Finally, there is the ongoing Enron trial.
The real problem running through all the corporate scandals of 2001-02, which the mass media never got right despite the huge coverage, was, and still is, that corporate America, through the direct link via CEO stock options to actions to maximize short-term shareholder value, for many years now has been explicitly governed to slavishly respond to the grossly distorted market price signals and profit incentives created by global speculative financial markets.
This very close corporate governance-global capital markets link might be fine if the latter were operating properly. But they are not, they are clearly very overly speculative, hence they are misallocating real activity and real resources in the real economy via the distorted financial signals that the corporate CEOs are responding to.
The TMT equity bubble of the late 1990s essentially caused the corporate governance scandals, not the other way around. If the banks, venture capitalists and Greenspan had taken away the bubble, which they were not incentivized to do (the financial system has no real anchor), then that would have had the effect of also removing the distorted market incentives that led to the corporate scandals.
In Enron's case, it was no surprise, in fact it was almost inevitable, that bubble's perverted market incentives (which culminated in and was best exemplified by the merger of "new, new thing" AOL and real thing Time Warner) is what people like Skilling, Fastow, Lay, et al would respond to, in the way that they did.
So did all the investment bankers and venture capitalists complicit in issuing hundreds of essentially fraudulent, if legal, IPOs, during that period, which also was almost inevitable under the circumstances. NASDAQ lost 78% and the equity markets $8 trillion in market cap, March 2000 top to October 2002 bottom, one of the two largest crashes in history, and most IPO's lost far more than the market averages.
(I apologize to those, especially fair, honest people in the financial industry, who may take exception with such a strong characterization, I fully realize that most probably believe the "irrational exuberance" explanation of that bubble. This is not the time nor place to rehash that discussion.)
The wrong solution to corporate governance problems such as those exposed at Enron is to saddle productive corporate America with all sorts of very burdensome busywork bureaucratic rules and regulations, a la Sarbox.
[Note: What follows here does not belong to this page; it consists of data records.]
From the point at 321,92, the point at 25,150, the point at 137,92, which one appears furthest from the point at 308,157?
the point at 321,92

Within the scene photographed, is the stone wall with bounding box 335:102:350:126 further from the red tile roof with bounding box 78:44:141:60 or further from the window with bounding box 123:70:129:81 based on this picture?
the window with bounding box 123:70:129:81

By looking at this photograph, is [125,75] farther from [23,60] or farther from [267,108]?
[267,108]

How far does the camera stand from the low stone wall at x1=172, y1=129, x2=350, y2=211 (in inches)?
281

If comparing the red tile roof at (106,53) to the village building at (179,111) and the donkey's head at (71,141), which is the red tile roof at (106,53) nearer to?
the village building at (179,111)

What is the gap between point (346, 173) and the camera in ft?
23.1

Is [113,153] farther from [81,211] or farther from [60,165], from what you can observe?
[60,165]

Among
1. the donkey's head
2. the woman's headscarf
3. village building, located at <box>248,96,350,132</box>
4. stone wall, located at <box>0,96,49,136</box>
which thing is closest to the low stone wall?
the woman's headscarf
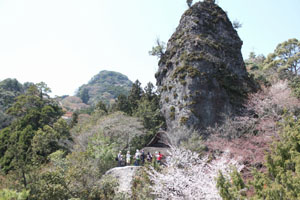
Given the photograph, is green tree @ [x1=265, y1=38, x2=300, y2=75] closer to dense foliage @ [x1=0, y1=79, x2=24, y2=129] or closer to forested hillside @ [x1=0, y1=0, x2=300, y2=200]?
forested hillside @ [x1=0, y1=0, x2=300, y2=200]

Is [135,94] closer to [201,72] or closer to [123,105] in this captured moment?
[123,105]

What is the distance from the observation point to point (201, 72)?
87.1ft

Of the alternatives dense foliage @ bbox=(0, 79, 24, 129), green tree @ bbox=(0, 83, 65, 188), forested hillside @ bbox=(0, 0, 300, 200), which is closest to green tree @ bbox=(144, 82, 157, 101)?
forested hillside @ bbox=(0, 0, 300, 200)

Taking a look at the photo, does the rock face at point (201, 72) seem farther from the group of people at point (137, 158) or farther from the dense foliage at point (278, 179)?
the dense foliage at point (278, 179)

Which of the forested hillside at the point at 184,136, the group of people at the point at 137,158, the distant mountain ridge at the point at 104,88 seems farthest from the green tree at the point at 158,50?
the distant mountain ridge at the point at 104,88

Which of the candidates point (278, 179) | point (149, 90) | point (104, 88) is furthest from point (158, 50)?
point (104, 88)

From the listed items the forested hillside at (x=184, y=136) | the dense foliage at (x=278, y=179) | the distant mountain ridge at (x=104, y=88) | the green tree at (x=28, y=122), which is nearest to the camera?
the dense foliage at (x=278, y=179)

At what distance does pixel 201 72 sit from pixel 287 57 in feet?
62.5

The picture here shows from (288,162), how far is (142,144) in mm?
18842

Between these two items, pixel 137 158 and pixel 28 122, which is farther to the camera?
pixel 28 122

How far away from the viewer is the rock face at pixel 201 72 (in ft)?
82.1

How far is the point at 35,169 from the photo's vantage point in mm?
11344

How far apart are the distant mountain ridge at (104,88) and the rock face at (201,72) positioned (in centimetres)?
8661

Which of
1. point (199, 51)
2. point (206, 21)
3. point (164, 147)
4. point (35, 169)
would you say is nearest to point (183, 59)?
point (199, 51)
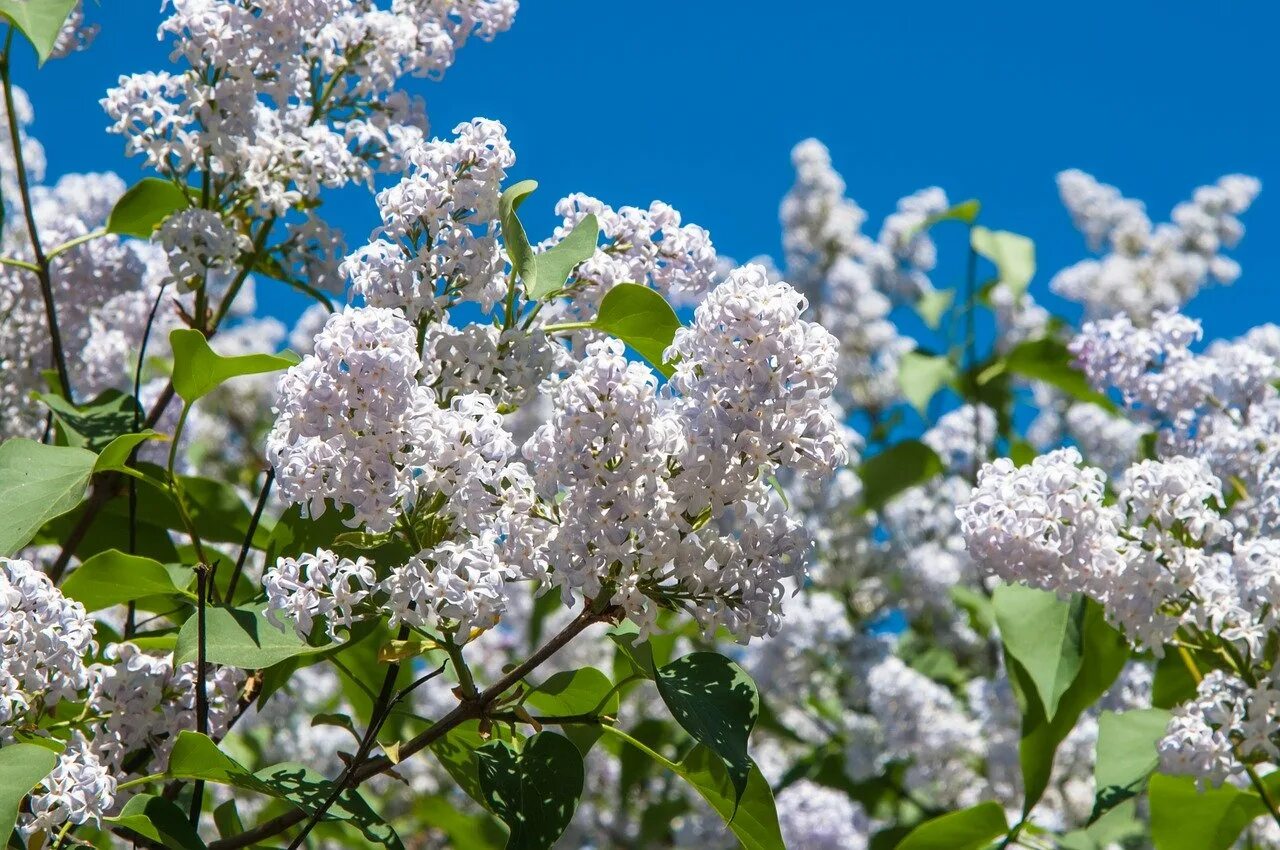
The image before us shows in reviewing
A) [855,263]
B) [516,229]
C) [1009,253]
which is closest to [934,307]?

That is extremely counter-productive, especially for innovative and/or small companies which help drive the U.S. economy.
Sarbox is also very unfair and not in the American tradition of presumed innocence and fair dealing. Corporate America, which all but an infinitesimally small part of (on which the mass media focused) is honest, productive and well-meaning, was put in the perpetual Sarbox penalty box.
It is simply not fair and honest to punish very hard-working entrepreneurs, executives and managers with this onerous regulatory burden when they have never done anything wrong, and never will.
Sarbox has just been the Wrong Solution to the Wrong Problem all along. It was simply a knee-jerk political response--just what you would expect. Unfortunately, nothing has really changed to address the Real Problem.
A real solution to the real problem that caused the corporate scandals must address the core issue of the increasingly pressing need to start to rein in the worst excesses of the global speculative financial system. In this credit cycle, these excesses may be even more out of control than during the TMT equity bubble.
But up until now, they remain far more hidden from the media and public view in the credit and derivative markets (hence the credit excesses may have a chance to build up to dangerous levels before recognized by investors in public markets that may be affected, similar to an undetected gas leak that results in an unexpected explosion).